I originally wanted this to go up as a guest post when Our Lord and Master was away, but all good things...
The timing's still okay, though, because these last two weeks have been big ones for Dwayne McDuffie. First, he opened up a whole new multiverse where the World's Greatest Heroes face their murderous opposite numbers in Justice League: Crisis on Two Earths. The direct-to-DVD movie premiered on Feb. 23, and if you haven't watched it yet, all you need to know is: Gina Torres as Superwoman. James Woods as Owlman. Yes, that James Woods. He kills it, too. Pun only slightly intended.
This week, in a slightly more quiet vein, he closes the door on another universe in the final issue of Milestone Forever. The two-part series serves as a sideways goodbye to Static, Hardware and the rest of the multicultural superhero reality that he, Denys Cowan, Michael Davis, Christopher Priest and others created more than 15 years ago.

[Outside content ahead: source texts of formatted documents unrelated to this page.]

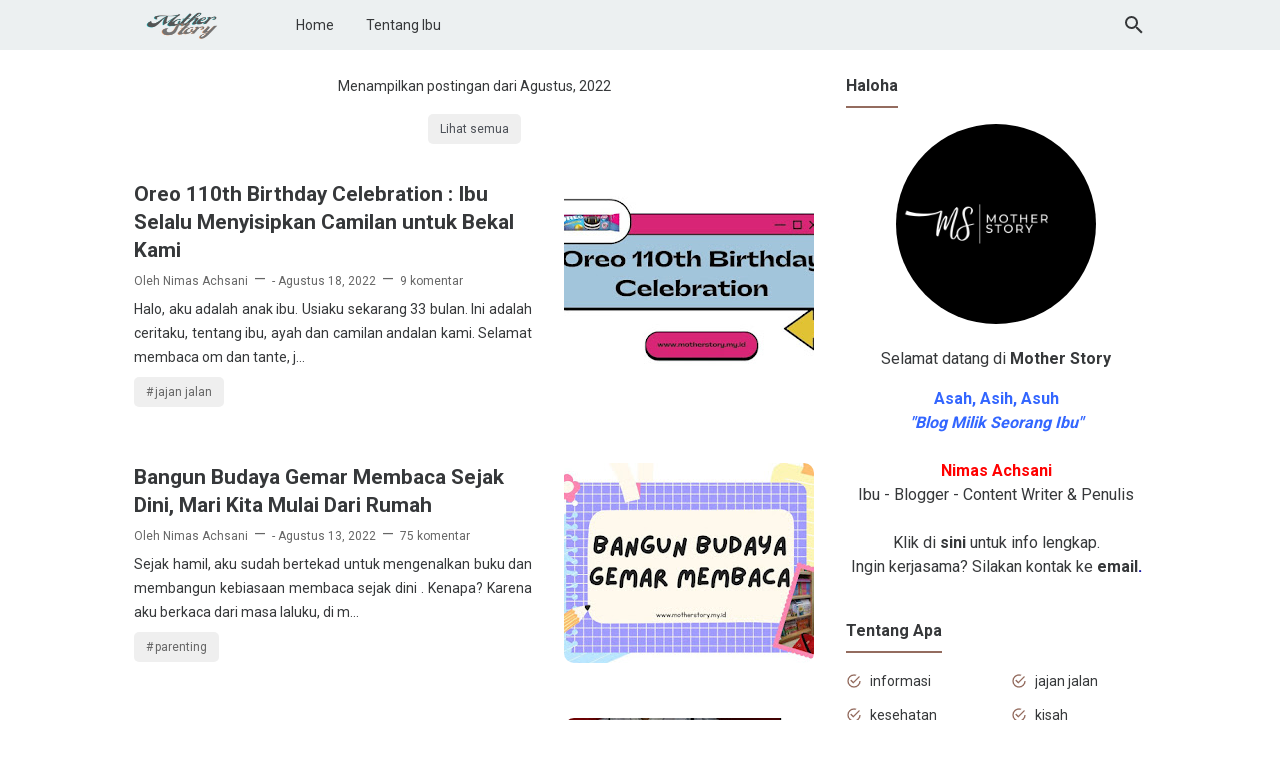

--- FILE ---
content_type: text/plain
request_url: https://www.google-analytics.com/j/collect?v=1&_v=j102&a=269762735&t=pageview&_s=1&dl=https%3A%2F%2Fwww.motherstory.my.id%2F2022%2F08%2F&ul=en-us%40posix&dt=Mother%20Story%20-%20Asah%20Asih%20Asuh&sr=1280x720&vp=1280x720&_u=IEBAAEABAAAAACAAI~&jid=932755790&gjid=115540803&cid=1330255076.1769142473&tid=UA-186460854-1&_gid=147338334.1769142473&_r=1&_slc=1&z=359582160
body_size: -451
content:
2,cG-KCWEZPV6MW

I know TNC got all off-topic and name-checked Dwayne in his recent Captain America post. That's most likely because, for me (and probably Ta-Nehisi too), McDuffie represents something of an ideal. Not only is he a self-described "proto-nerd" who made it to the promised land of professional comics writing, but he's also transformed his career at least twice over. Whether he's been a freelance writer, editor-in-chief or an animated series producer, the sharp edge of a black intellectual tradition always pokes through his work.